Heavy Craving

#Review: Heavy Craving (East Asia Film Festival Ireland)

Heavy Craving is full of the complexities of life and because of that and the charm of its lead it is a much watch.
Reader Rating0 Votes

Starring Jia-Yin Tsai as Jiang Ying-Juan Heavy Craving the next film out from the East Asia Film Festival is a story about accepting yourself even if at times no one else does. Jiang is the cook at her mother’s playschool and is dubbed Ms Dinosaur by the children. This is likely due to her shocking age (30) and her plus size frame.

Her life isn’t any better at home as her mother constantly berates her to eat less and lose weight. This is not helped when she is assaulted by her neighbour. Thankfully she is assisted by a delivery man. Spurred by his story of weight loss and by more helpful “nudges” by her mother Jiang begins her journey to a better version of herself. The question looming, however, is this journey really helping her become her “better” self?

In Heavy Craving you learn about the better self

Heavy Craving is a wonderfully frank film about weight loss and the struggles people have with it. The use of the model as a kind of spirit that haunts Jiang along the film is well done. She is this omnipresent force constantly teasing Jiang of what she could be. There is also the vernacular that the film uses. Many insults are thrown at Jiang throughout the course of the film but she lets them slide off her for the most part and it shows a special kind of maturity. There is even a surprisingly charming scene where Jiang and her friend Wu (Yao-Jen Chang) bond over the various names they’ve been called over the years. It’s a funny scene but much like the film, there is a lingering sense of tragedy layered within it.

Though the film has a sense of humour and is funny it never forgets that issues with weight and the stigma around it are a real problem people face. Wu has his own issues even though when we first meet him he seems to have everything in hand.

Heavy Craving

The reason why Heavy Craving worked so well for me was its cast. They acted their asses off. In particular, Jia-Yin Tsai who made me laugh then could bring me to tears within the same scene.

Director Pei-Ju Hsieh also should be commended for her writing as well as directing. Couple that with the cinematography of Hao-jan Chang and Heavy Craving is a film brimming with life. There is one scene where Jiang is fighting for her way of life and the way the scene is set up, the lighting and the direction it sticks out as a highlight in an already exemplary film.

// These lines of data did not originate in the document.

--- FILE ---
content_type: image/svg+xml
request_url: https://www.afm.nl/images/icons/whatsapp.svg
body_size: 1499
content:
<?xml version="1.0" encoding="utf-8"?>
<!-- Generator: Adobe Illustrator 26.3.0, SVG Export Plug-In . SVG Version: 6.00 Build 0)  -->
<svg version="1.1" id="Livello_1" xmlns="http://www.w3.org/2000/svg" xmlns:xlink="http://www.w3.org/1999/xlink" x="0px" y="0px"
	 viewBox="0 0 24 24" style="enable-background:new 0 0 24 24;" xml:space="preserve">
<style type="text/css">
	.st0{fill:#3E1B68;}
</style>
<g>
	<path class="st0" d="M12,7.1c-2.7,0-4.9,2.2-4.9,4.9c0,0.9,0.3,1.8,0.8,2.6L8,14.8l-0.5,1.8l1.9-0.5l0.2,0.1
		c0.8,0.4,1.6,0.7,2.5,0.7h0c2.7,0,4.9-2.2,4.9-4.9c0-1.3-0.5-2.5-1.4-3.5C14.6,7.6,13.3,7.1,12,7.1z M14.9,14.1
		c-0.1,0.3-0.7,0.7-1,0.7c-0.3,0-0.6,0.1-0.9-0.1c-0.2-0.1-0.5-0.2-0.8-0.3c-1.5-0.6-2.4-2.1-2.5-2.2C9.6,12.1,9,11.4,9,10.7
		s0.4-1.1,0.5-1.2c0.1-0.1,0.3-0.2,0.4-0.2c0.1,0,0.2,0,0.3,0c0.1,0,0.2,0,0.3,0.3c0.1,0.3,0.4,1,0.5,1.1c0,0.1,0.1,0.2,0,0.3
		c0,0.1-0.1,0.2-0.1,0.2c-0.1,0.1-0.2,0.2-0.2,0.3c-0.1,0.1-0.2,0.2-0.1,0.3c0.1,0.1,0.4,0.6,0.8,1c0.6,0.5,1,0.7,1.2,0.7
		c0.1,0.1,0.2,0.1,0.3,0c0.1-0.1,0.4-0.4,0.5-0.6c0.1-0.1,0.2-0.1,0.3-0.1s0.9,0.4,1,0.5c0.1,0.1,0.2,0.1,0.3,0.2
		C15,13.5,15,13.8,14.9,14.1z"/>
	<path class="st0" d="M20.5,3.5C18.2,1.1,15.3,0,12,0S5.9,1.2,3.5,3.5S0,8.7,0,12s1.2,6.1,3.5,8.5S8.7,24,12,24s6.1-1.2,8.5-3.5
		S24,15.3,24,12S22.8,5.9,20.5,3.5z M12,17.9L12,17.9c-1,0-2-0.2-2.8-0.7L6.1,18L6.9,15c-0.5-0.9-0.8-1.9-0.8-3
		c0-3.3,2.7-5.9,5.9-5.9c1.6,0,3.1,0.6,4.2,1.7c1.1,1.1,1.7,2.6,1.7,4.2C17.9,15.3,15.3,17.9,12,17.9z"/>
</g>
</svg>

All of these elements together make for a great film perhaps the best one out of the whole festival. If there were any issues it would be with the score. It’s quite comedic and at the start of the film that works but as the story reveals itself and we go on this journey with Jiang the film becomes far more of a drama than a comedy. Thus making the score feel out of place.

Heavy Craving is full of the complexities of life and because of that and the charm of its lead it is a much watch.